## start ARTICLE

On 5 July 2011 the FSA was informed that your legal representatives were no longer

acting on your behalf. You subsequently said that you could not make representations

to the FSA, as you were unrepresented, unprepared and busy with work commitments.

Therefore, although the FSA again stated that you could be involved in the meeting by

telephone, you chose not to be. Again, taking into account all of the relevant

circumstances, the FSA decided to proceed with the meeting, which took place on 7

July 2011 as planned. At the meeting the FSA considered the written representations

that had been provided on your behalf.

6.5.
Following the meeting, and taking into account your non-attendance, the FSA gave

you the opportunity to make further written representations if you wished to do so.

Following protracted email correspondence in which you requested a number of

extensions and copies of documents, you provided further written representations on 8

August 2011, and they were also taken into account by the FSA in making the

decision which gave rise to the obligation to give this notice.

Your position and responsibilities

6.6.
You made representations that:

(1)
the position which you held at FCI had been misstated and the degree of

influence which you exercised over the running of the business had been

exaggerated. Your principal and primary role within the business was to

generate investment in the business. You were in effect ‘the face’ of FCI and it

was for this reason that you were described as the managing partner.

Investment in the business would be the cornerstone of its success and it was

in this sense that you described yourself as the ‘driving force’ behind FCI; and

(2)
you were not responsible for the day-to-day running of the business and were

not the person responsible for the management of the activities in question; any

failings in this regard were largely caused by the behaviour of DSL. Such

activities complained of either occurred in circumstances beyond your control

or, where they did not, you took all of the steps which you reasonably could to

solve the problems as effectively as possible.

6.7.
The FSA has found that:

(1)
you were the managing partner of FCI, both in name and in substance. You

held yourself out as managing partner in circumstances where there was no

need for you to do so in order to be seen as ‘the face’ of FCI, such as in

internal organograms and job descriptions, as well as in circumstances where

third parties relied upon your position as managing partner, such as when

opening bank accounts and in FCI’s appointed representative agreement with

DSL. Further, the other partners of FCI all described you as the managing

partner who ran FCI; and

(2)
in your capacity as a partner of FCI, and as managing partner, you were

responsible for the matters set out in this notice irrespective of whether others

shared a degree of culpability. All of the relevant matters were matters within

your control, with regard to which you could have, but failed to, take

appropriate action.

Lack of FSA approval

6.8.
You made representations that:

(1)
you only applied for approval as it was anticipated that you would perform a

sales role, however, the partners of the firm subsequently decided that you

should concentrate on increasing investment in the business, and the

application was therefore withdrawn. It was also withdrawn in accordance with

DSL’s wishes; and

(2)
you never intended to apply for a significant influence function, as you had

been led to believe that this was DSL’s role. Throughout the period in which

you were employed by FCI you were never advised, and never believed, that

the functions which you discharged at FCI amounted to ‘controlled (significant

influence) functions’ that required you to be an approved person. Further, since

another partner of the firm was approved to perform a significant influence

function, you believed that you did not need to be.

## end ARTICLE
## start ENTRIES PROVIDED

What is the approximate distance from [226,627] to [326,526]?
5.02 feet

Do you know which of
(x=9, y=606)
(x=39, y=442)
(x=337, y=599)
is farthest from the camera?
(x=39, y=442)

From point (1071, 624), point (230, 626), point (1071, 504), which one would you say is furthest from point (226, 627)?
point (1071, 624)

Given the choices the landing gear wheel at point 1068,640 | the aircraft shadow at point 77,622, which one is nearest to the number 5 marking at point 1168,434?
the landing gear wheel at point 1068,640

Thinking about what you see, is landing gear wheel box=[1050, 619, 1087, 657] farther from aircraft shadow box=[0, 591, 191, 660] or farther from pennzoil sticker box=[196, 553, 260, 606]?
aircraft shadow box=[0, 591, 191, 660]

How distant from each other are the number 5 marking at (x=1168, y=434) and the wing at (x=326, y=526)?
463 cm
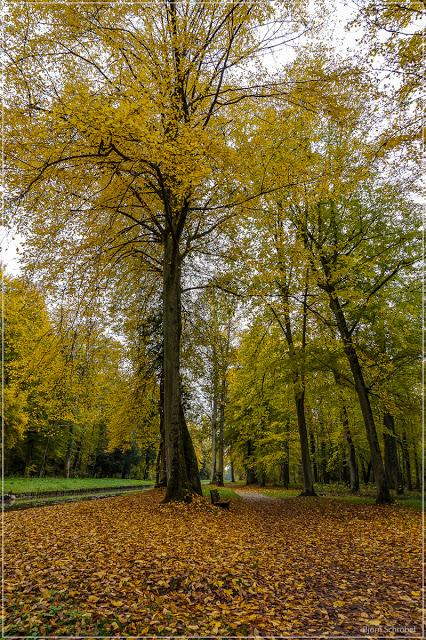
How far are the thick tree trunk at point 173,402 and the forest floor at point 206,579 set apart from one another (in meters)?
1.46

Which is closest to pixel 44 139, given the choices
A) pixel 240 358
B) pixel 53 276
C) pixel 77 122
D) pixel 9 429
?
pixel 77 122

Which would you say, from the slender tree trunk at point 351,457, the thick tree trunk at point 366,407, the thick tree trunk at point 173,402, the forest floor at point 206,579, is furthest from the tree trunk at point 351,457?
the forest floor at point 206,579

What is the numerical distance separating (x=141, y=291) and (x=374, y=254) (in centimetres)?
888

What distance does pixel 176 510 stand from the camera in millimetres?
8250

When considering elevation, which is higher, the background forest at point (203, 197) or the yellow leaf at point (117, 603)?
the background forest at point (203, 197)

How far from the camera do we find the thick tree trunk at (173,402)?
904 centimetres

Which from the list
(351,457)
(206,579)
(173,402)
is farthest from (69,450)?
(206,579)

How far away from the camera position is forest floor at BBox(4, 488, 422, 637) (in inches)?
135

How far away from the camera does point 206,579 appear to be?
434 centimetres

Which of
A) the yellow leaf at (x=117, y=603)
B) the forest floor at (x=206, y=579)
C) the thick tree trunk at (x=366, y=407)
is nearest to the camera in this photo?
the forest floor at (x=206, y=579)

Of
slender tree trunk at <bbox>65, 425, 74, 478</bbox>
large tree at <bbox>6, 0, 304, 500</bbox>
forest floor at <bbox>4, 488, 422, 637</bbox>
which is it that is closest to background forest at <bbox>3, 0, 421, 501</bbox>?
large tree at <bbox>6, 0, 304, 500</bbox>

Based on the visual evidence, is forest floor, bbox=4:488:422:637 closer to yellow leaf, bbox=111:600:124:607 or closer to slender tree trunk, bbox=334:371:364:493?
yellow leaf, bbox=111:600:124:607

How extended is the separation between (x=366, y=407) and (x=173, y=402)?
→ 704 cm

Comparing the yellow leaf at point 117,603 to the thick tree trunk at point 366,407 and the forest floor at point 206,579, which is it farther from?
the thick tree trunk at point 366,407
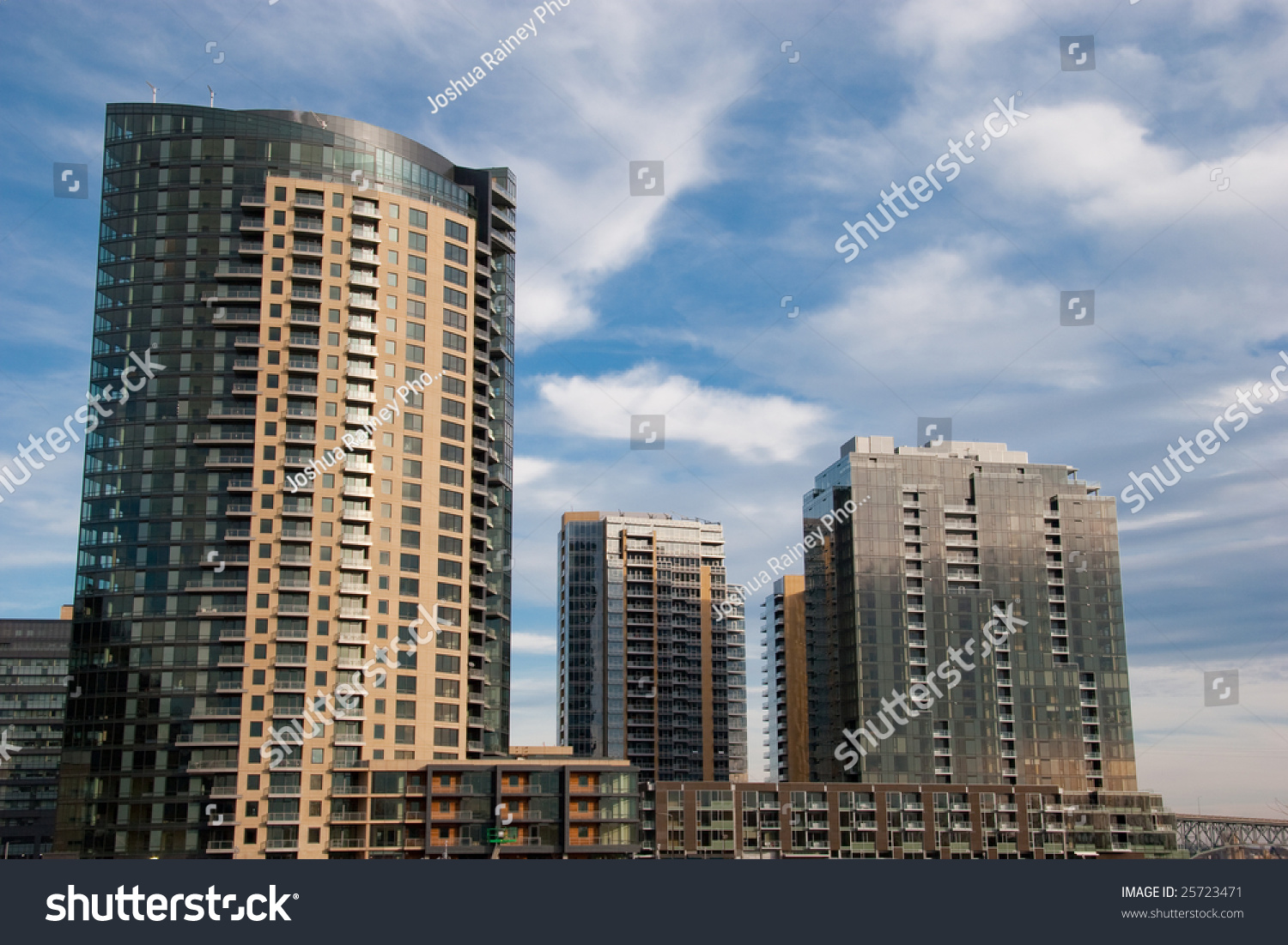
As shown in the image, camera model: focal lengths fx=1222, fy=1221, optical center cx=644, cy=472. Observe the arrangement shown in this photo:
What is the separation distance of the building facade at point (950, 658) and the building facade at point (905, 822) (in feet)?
15.3

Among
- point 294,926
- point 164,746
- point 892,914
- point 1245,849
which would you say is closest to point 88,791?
point 164,746

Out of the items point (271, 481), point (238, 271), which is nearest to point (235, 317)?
point (238, 271)

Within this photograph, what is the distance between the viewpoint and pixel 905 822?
575 feet

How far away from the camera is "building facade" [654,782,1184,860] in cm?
16950

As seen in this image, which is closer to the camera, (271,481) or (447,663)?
(271,481)

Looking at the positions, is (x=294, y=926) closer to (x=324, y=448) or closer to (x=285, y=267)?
(x=324, y=448)

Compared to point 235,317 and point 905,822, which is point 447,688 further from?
point 905,822

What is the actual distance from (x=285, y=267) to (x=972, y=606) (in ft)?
384

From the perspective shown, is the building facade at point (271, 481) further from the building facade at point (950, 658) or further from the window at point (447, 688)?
the building facade at point (950, 658)

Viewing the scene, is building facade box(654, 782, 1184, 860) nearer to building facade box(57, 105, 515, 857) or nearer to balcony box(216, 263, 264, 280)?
building facade box(57, 105, 515, 857)

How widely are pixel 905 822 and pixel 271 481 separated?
100512 millimetres

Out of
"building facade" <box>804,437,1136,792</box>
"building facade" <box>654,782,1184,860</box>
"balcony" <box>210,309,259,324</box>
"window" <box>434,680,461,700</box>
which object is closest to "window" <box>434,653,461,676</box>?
"window" <box>434,680,461,700</box>

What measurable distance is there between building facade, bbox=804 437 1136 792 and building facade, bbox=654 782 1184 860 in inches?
184

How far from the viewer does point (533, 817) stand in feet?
433
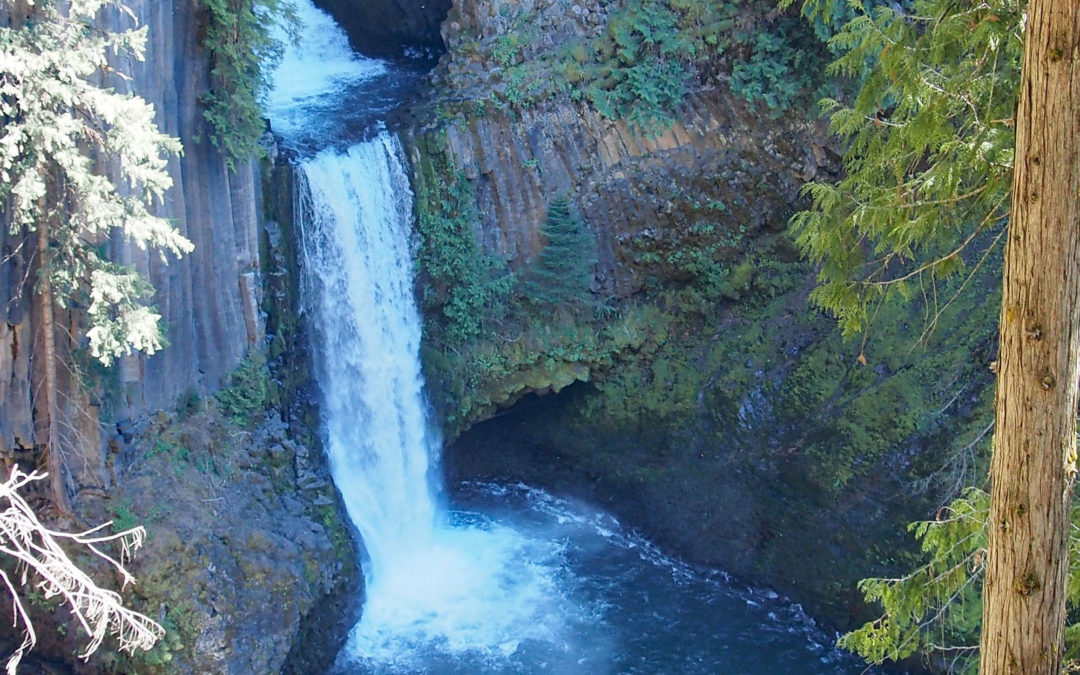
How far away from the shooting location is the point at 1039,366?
459cm

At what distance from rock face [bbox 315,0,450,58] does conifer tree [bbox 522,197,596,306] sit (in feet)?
17.3

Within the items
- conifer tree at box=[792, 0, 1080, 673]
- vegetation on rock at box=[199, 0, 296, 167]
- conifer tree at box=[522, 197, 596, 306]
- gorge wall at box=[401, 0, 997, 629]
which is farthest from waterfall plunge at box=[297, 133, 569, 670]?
conifer tree at box=[792, 0, 1080, 673]

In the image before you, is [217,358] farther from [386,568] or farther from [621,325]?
[621,325]

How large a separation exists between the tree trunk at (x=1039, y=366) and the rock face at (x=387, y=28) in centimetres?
1515

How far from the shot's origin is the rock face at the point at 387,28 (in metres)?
18.1

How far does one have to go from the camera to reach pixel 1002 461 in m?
4.78

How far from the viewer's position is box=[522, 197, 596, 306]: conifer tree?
15234 mm

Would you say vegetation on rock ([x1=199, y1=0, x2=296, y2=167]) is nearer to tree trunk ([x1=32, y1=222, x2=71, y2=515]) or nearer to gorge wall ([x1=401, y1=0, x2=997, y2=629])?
tree trunk ([x1=32, y1=222, x2=71, y2=515])

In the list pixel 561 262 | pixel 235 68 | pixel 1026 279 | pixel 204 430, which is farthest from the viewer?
pixel 561 262

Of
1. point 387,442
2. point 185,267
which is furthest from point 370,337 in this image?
point 185,267

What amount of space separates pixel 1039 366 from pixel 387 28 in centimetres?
1608

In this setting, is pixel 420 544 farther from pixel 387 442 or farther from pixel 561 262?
pixel 561 262

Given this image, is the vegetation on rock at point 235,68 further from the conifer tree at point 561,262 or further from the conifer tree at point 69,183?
the conifer tree at point 561,262

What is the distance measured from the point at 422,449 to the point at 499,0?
761cm
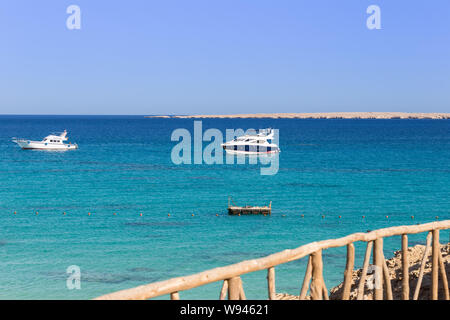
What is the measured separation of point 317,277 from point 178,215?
92.2 feet

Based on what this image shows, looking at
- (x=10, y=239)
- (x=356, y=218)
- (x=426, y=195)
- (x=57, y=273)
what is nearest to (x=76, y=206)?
(x=10, y=239)

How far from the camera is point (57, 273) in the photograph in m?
22.5

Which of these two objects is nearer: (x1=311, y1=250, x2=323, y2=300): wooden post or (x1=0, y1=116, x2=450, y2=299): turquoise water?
(x1=311, y1=250, x2=323, y2=300): wooden post

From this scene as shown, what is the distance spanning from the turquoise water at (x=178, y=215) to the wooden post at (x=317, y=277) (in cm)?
1284

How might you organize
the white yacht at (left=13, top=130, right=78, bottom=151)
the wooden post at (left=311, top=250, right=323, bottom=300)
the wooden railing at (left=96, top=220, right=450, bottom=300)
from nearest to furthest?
1. the wooden railing at (left=96, top=220, right=450, bottom=300)
2. the wooden post at (left=311, top=250, right=323, bottom=300)
3. the white yacht at (left=13, top=130, right=78, bottom=151)

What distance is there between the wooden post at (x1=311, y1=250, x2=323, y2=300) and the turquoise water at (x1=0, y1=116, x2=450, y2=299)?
12.8 meters

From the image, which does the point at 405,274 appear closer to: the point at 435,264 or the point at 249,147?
the point at 435,264

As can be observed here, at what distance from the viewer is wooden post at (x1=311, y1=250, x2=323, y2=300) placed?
6.46 m

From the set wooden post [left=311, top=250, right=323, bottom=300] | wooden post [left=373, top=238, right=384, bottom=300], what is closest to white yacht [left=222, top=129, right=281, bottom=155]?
wooden post [left=373, top=238, right=384, bottom=300]

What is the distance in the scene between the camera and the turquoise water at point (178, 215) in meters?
22.4

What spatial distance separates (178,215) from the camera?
112 feet

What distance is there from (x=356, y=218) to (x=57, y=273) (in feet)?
65.6

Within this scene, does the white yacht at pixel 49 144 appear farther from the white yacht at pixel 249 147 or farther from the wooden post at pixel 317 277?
the wooden post at pixel 317 277

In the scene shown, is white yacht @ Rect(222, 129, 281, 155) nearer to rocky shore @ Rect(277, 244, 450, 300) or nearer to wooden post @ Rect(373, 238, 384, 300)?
rocky shore @ Rect(277, 244, 450, 300)
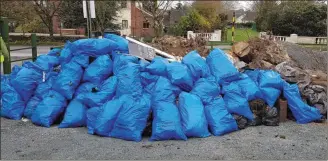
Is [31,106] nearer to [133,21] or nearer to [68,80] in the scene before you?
[68,80]

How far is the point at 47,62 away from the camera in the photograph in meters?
5.55

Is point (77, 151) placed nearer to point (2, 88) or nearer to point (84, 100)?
point (84, 100)

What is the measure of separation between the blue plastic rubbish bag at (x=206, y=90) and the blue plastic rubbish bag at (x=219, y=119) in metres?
0.08

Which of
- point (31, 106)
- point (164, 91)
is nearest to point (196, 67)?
point (164, 91)

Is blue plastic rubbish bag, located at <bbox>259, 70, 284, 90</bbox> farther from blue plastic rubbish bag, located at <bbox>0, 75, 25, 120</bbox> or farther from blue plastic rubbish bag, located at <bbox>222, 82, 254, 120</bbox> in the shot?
blue plastic rubbish bag, located at <bbox>0, 75, 25, 120</bbox>

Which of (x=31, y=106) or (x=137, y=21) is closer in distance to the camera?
(x=31, y=106)

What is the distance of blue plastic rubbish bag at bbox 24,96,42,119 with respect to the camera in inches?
206

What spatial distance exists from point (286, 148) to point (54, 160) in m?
2.48

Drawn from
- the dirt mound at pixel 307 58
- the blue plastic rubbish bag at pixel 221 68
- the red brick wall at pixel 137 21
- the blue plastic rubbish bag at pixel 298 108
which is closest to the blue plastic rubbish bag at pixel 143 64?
the blue plastic rubbish bag at pixel 221 68

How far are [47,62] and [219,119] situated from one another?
2.69 meters

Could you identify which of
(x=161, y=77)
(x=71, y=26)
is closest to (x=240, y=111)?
(x=161, y=77)

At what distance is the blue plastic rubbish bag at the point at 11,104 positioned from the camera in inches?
209

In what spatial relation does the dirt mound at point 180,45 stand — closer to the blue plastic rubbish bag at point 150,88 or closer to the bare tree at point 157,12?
the blue plastic rubbish bag at point 150,88

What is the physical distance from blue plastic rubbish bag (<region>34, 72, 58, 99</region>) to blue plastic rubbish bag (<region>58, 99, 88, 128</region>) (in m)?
0.48
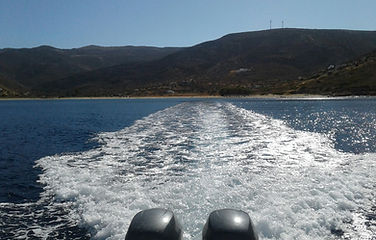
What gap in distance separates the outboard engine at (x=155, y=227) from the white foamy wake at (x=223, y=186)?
1.87m

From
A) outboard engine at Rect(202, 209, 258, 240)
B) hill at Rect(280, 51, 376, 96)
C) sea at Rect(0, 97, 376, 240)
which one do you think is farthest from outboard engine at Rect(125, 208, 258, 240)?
hill at Rect(280, 51, 376, 96)

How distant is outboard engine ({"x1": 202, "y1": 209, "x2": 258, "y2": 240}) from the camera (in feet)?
18.2

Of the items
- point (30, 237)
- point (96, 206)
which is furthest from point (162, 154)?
point (30, 237)

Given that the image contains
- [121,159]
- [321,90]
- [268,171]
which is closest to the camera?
[268,171]

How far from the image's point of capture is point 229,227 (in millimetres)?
5621

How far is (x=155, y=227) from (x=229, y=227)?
49.5 inches

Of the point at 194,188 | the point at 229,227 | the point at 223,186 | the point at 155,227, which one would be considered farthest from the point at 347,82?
the point at 155,227

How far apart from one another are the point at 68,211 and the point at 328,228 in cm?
705

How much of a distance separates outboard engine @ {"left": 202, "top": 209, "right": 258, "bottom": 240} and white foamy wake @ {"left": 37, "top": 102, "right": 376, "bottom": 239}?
1.96m

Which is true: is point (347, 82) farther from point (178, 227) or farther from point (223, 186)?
point (178, 227)

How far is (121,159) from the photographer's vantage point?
1619 cm

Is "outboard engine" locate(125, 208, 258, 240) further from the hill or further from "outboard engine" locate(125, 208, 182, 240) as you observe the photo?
the hill

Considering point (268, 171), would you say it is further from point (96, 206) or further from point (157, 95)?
point (157, 95)

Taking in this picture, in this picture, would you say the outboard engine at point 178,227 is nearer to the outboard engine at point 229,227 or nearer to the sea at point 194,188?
the outboard engine at point 229,227
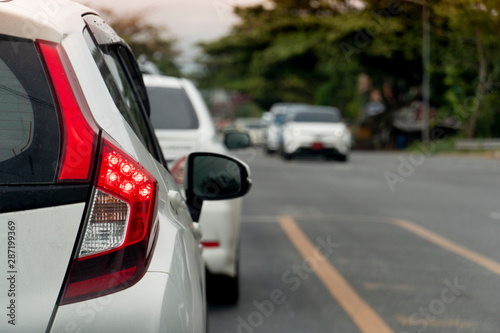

## end ENTRIES PROVIDED

| TO-DO LIST |
[A] List every calendar date given in the FSA notice excerpt that appears before the data.
[B] Continue the FSA notice excerpt that precedes the data from the point where it ends.

| SOLVED TASKS |
[A] 5 July 2011, 7 July 2011, 8 August 2011

[B]
6.9.
The FSA has found that:

(1)
the form you signed withdrawing your application did not state that the reason

for withdrawing was that you were to concentrate on increasing investment in

the business. Further, you did not give this as the reason in interview with the

FSA. Emails after May 2008 do not demonstrate that you restricted your role to

increasing investment into FCI, but show your involvement in finance matters,

customer complaints, settlement of trades, and receiving compliance reports.

The FSA is therefore not persuaded by your submissions on this point; and

(2)
your job description made explicit reference to the role amounting to a

significant influence function, and you should have understood that you

required approval, even where there was another approved person at FCI.

Client money

6.10. You made representations that:

(1)
DSL asked FCI to hold client funds and gave FCI specific permission to do so;

and

(2)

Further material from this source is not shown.